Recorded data
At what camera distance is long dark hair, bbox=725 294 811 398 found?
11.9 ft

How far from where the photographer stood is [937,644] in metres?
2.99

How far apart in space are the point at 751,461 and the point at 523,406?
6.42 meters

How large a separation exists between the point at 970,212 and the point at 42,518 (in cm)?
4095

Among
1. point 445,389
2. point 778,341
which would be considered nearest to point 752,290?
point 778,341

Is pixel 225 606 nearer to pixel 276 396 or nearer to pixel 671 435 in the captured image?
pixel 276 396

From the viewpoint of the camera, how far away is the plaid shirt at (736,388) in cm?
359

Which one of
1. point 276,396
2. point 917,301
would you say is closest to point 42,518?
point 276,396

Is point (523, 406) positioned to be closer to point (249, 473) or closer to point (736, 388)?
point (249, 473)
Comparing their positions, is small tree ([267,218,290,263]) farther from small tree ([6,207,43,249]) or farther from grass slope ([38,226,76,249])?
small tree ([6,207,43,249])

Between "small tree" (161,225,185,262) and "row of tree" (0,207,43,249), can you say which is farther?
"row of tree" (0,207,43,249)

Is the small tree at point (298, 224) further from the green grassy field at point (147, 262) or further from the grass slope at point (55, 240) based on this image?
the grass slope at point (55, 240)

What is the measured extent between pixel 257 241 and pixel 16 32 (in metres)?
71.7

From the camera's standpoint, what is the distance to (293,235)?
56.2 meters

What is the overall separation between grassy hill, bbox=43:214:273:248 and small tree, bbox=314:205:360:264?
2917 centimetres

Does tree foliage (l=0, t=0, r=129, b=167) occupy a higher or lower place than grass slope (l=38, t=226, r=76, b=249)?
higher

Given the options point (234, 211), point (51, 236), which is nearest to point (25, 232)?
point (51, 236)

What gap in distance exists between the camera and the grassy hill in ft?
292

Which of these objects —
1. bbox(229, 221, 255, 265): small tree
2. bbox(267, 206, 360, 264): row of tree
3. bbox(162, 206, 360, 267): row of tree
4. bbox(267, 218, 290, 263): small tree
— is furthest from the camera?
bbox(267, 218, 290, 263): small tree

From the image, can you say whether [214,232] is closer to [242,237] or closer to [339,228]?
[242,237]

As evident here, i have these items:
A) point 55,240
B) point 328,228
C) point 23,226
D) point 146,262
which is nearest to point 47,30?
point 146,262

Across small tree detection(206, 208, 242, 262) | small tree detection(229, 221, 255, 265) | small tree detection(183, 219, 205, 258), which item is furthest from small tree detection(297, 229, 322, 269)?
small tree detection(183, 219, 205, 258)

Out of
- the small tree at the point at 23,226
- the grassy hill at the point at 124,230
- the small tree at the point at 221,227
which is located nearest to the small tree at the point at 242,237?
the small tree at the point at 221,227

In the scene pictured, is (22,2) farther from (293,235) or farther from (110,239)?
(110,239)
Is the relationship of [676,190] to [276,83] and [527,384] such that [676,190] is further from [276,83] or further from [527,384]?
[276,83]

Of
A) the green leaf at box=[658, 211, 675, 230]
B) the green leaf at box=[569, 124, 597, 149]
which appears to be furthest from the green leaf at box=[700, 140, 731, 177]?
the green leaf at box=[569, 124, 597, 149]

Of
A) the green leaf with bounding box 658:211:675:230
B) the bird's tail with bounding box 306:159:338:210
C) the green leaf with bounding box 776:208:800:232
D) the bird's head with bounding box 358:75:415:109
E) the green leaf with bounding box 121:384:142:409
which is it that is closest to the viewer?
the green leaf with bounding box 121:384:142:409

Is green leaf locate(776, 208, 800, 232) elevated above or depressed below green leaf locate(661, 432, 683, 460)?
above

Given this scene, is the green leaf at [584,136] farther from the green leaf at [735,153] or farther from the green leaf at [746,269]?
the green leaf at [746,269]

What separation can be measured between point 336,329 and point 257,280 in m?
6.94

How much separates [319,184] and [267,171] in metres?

What is expected: Reproduce the entries above word for word, covering every line from start to finish.

Exercise response:
At what camera distance is long dark hair, bbox=725 294 811 398 found?
11.9 ft

How far from where the photographer stood is [937,644] in metres?
2.99

How far apart in space are the point at 751,461 and the point at 523,406?
6.42 meters

How large a separation exists between the point at 970,212 and the point at 42,518 (in cm)?
4095

Among
1. point 445,389
2. point 778,341
which would be considered nearest to point 752,290?
point 778,341

Is pixel 225 606 nearer to pixel 276 396 or nearer to pixel 671 435 in the captured image?
pixel 276 396

From the viewpoint of the camera, how far away is the plaid shirt at (736,388) in cm?
359

Which one of
1. point 276,396
2. point 917,301
would you say is closest to point 42,518?
point 276,396

Is point (523, 406) positioned to be closer to point (249, 473) or closer to point (736, 388)?
point (249, 473)
Comparing their positions, is small tree ([267,218,290,263]) farther from small tree ([6,207,43,249]) or farther from grass slope ([38,226,76,249])?
small tree ([6,207,43,249])

Between "small tree" (161,225,185,262) and "row of tree" (0,207,43,249), can you say which is farther?
"row of tree" (0,207,43,249)

Is the small tree at point (298, 224) further from the green grassy field at point (147, 262) or further from the grass slope at point (55, 240) based on this image?
the grass slope at point (55, 240)

What is the measured extent between pixel 257 241 and pixel 16 32 (in metres)?
71.7

From the camera's standpoint, what is the distance to (293,235)?
56.2 meters

What is the overall separation between grassy hill, bbox=43:214:273:248 and small tree, bbox=314:205:360:264?
2917 centimetres

Does tree foliage (l=0, t=0, r=129, b=167) occupy a higher or lower place than grass slope (l=38, t=226, r=76, b=249)?
higher

Given the options point (234, 211), point (51, 236), which is nearest to point (25, 232)?
point (51, 236)

What gap in distance exists between the camera and the grassy hill in ft?
292

Which of these objects —
1. bbox(229, 221, 255, 265): small tree
2. bbox(267, 206, 360, 264): row of tree
3. bbox(162, 206, 360, 267): row of tree
4. bbox(267, 218, 290, 263): small tree
— is furthest from the camera?
bbox(267, 218, 290, 263): small tree

From the image, can you say whether [214,232] is closer to [242,237] or closer to [339,228]?
[242,237]

As evident here, i have these items:
A) point 55,240
B) point 328,228
C) point 23,226
D) point 146,262
which is nearest to point 47,30?
point 146,262

Across small tree detection(206, 208, 242, 262) | small tree detection(229, 221, 255, 265) | small tree detection(183, 219, 205, 258), which item is furthest from small tree detection(297, 229, 322, 269)?
small tree detection(183, 219, 205, 258)

Out of
- the small tree at the point at 23,226
- the grassy hill at the point at 124,230
- the small tree at the point at 221,227
which is located nearest to the small tree at the point at 242,237?
the small tree at the point at 221,227

In the scene pictured, is (22,2) farther from (293,235) or farther from (110,239)?
(110,239)
Is the relationship of [676,190] to [276,83] and [527,384] such that [676,190] is further from [276,83] or further from [527,384]?
[276,83]

Of
A) the green leaf at box=[658, 211, 675, 230]
B) the green leaf at box=[569, 124, 597, 149]
which appears to be furthest from the green leaf at box=[700, 140, 731, 177]?
the green leaf at box=[569, 124, 597, 149]

Of
A) the green leaf with bounding box 658:211:675:230
B) the bird's tail with bounding box 306:159:338:210
C) the green leaf with bounding box 776:208:800:232
D) the bird's head with bounding box 358:75:415:109
E) the green leaf with bounding box 121:384:142:409
which is it that is closest to the viewer?
the green leaf with bounding box 121:384:142:409

Is green leaf locate(776, 208, 800, 232) elevated above or depressed below green leaf locate(661, 432, 683, 460)?
above

Given this scene, is the green leaf at [584,136] farther from the green leaf at [735,153] or farther from the green leaf at [746,269]?
the green leaf at [746,269]

What separation can be measured between point 336,329 and point 257,280 in m?
6.94

How much separates [319,184] and [267,171] in metres?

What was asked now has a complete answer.